EXCERPTED PASSAGE:
· · · · ·
Sunday, March 25, 2007

Hydrocarbon Law for Dummies

Posted on March 24, 2007

by Anwaar Hussain

warposter5-r.jpg

Iraqi Vice President Tareq al-Hashemi, who was in Japan last week for a four-day official visit, says U.S.-led coalition forces should be able to withdraw from his country in a year and half at the latest, a Japanese newspaper reported on Saturday.

“Personally, I think Iraqi security forces will complete reforms and training in a year or a year and a half. After that, the coalition troops will no longer be needed.” Hashemi was quoted as saying.

No longer needed, huh! Personally, I think that the Iraqi Vice President’s IQ and shoe size are about the same.

One hates to puncture the heartwarming, optimistic naivete of the Iraqi Vice President but the truth is that the U.S.-led coalition forces are not going any where, not for the next about 30 years at the minimum.

How, pray, has the scribe arrived at this conclusion, one may ask.

That, sirs, is a no-brainer. Read on.

Invisible in the smoke screen of civil war in Iraq, the current US ambassador to Iraq Zalmay Khalilzad has been working feverishly on Iraq’s first post-invasion Hydrocarbon Law.

The fancy name not withstanding, the law is simply about Iraq’s 112 billion barrels of proven, close to the surface and easily extractable oil reserves, the second largest in the world after Saudi Arabia, along with roughly 220 billion barrels of other probable and possible resources. Add to this another fact of equal importance. Iraq’s true potential is said to be far greater than this as the country has remained relatively unexplored due to years of war and sanctions.
· · · · ·
DATASET EXCERPTS:
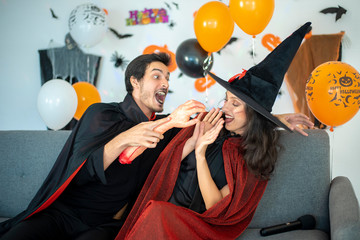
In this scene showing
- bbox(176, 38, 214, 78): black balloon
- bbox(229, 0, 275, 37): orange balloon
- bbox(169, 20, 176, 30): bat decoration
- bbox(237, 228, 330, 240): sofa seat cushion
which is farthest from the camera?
bbox(169, 20, 176, 30): bat decoration

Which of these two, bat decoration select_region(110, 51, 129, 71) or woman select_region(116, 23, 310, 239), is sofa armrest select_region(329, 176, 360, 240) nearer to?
woman select_region(116, 23, 310, 239)

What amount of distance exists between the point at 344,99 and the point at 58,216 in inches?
77.7

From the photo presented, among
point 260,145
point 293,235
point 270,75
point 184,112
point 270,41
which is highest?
point 270,41

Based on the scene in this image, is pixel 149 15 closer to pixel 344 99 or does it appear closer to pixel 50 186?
pixel 344 99

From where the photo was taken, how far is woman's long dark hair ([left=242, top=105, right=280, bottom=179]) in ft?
6.22

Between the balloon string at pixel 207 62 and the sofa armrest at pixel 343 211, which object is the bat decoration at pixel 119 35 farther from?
the sofa armrest at pixel 343 211

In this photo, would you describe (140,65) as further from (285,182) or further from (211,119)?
(285,182)

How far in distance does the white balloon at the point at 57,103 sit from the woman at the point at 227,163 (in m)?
1.98

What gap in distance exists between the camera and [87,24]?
4090mm

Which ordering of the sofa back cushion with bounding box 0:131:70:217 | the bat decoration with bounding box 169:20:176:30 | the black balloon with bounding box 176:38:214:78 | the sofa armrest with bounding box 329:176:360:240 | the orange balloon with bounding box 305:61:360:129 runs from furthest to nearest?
the bat decoration with bounding box 169:20:176:30 < the black balloon with bounding box 176:38:214:78 < the orange balloon with bounding box 305:61:360:129 < the sofa back cushion with bounding box 0:131:70:217 < the sofa armrest with bounding box 329:176:360:240

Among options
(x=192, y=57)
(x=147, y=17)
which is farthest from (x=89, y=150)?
(x=147, y=17)

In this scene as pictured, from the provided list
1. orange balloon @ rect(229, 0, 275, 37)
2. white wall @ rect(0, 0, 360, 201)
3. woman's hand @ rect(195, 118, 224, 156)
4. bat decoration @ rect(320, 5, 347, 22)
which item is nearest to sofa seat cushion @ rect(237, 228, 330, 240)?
woman's hand @ rect(195, 118, 224, 156)

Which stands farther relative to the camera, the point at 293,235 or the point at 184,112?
the point at 293,235

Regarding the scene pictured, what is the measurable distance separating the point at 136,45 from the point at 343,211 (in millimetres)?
3638
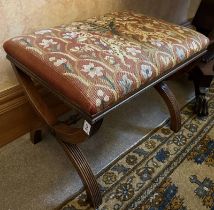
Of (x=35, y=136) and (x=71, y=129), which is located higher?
(x=71, y=129)

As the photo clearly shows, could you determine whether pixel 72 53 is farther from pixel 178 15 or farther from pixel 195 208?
pixel 178 15

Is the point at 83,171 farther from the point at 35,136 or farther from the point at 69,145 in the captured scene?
the point at 35,136

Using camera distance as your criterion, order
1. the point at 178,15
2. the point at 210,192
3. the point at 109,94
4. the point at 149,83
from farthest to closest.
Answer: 1. the point at 178,15
2. the point at 210,192
3. the point at 149,83
4. the point at 109,94

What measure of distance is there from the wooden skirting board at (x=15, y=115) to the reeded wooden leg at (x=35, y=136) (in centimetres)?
3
· · · · ·
SET TASK 1:
Pick out every line in the records that contains the word "camera", and copy each one.
SET TASK 2:
Extend the commentary on Iraq's Hydrocarbon Law by writing what follows its final sentence.

TASK RESPONSE 1:
which is farthest from the camera?
What gap in distance exists between the camera and [87,24]?
Which stands farther relative to the camera, the point at 293,235 or the point at 184,112?
Using camera distance as your criterion, order

TASK RESPONSE 2:
The above mentioned two facts alone require an on-station presence of decades of some if not all four of the western oil giants i.e. Exxon, Chevron, Shell and BP.

Simple thus far, eh? Let us proceed onwards.

Khalilzad’s untiring efforts were rewarded recently by the passing of the proposed law by the puppet Iraqi government. The lolly in the law is hidden in some of its provisions that are said to be a “radical departure from the norm for developing countries”. And that is that under the new law oil majors such as BP and Shell in Britain, and Exxon and Chevron in the US, would be able to sign deals of up to 30 years to extract Iraq’s oil, a kind of contract which other oil producing countries do not want to touch by a mile long pole.

Zalmay Khalilzad is an interesting character. One recalls that Khalilzad was once an advisor to Unocal (Union Oil Company of California). A diehard Neocon, he keeps getting sent to places where the oil scent is up in the air. He was appointed as a special envoy to Afghanistan immediately after the invasion and occupation of that country along with another ex-employee of Unocal, Hamid Karzai. Karzai, though, made it to the President of that same country.

Together they drew up a risk analysis of a proposed gas pipeline from the former Soviet republic of Turkmenistan across Afghanistan and Pakistan to the Indian Ocean. Previously too Khalilzad had participated in similar talks between Unocal and Taliban officials in 1997. What is relatively unknown is that while that project remained a ‘pipe dream’, Unocal quietly merged with Chevron Corporation on August 10, 2005, and became a wholly owned subsidiary.

So the gist of the story so far is that Iraq’s Hydrocarbon Law, passed recently by a weak Iraqi government, gives long term concessions to Western oil giants, among them not just Khalilzad’s but many Neocons’ former employers. These oil giants, however, cannot operate on their own in Iraq and need protection from ‘overzealous’ national and regional forces that tend to unbalance the gravy train.

That brings us to Anwaar’s First Universal Law of Hydrocarbon. It states, “Hydrocarbon at rest tends to stay at rest and Hydrocarbon in motion tends to stay in motion with the same speed and in the same direction unless acted upon by unbalancing forces.”

Something clearly needed to be done regarding the unbalancing forces.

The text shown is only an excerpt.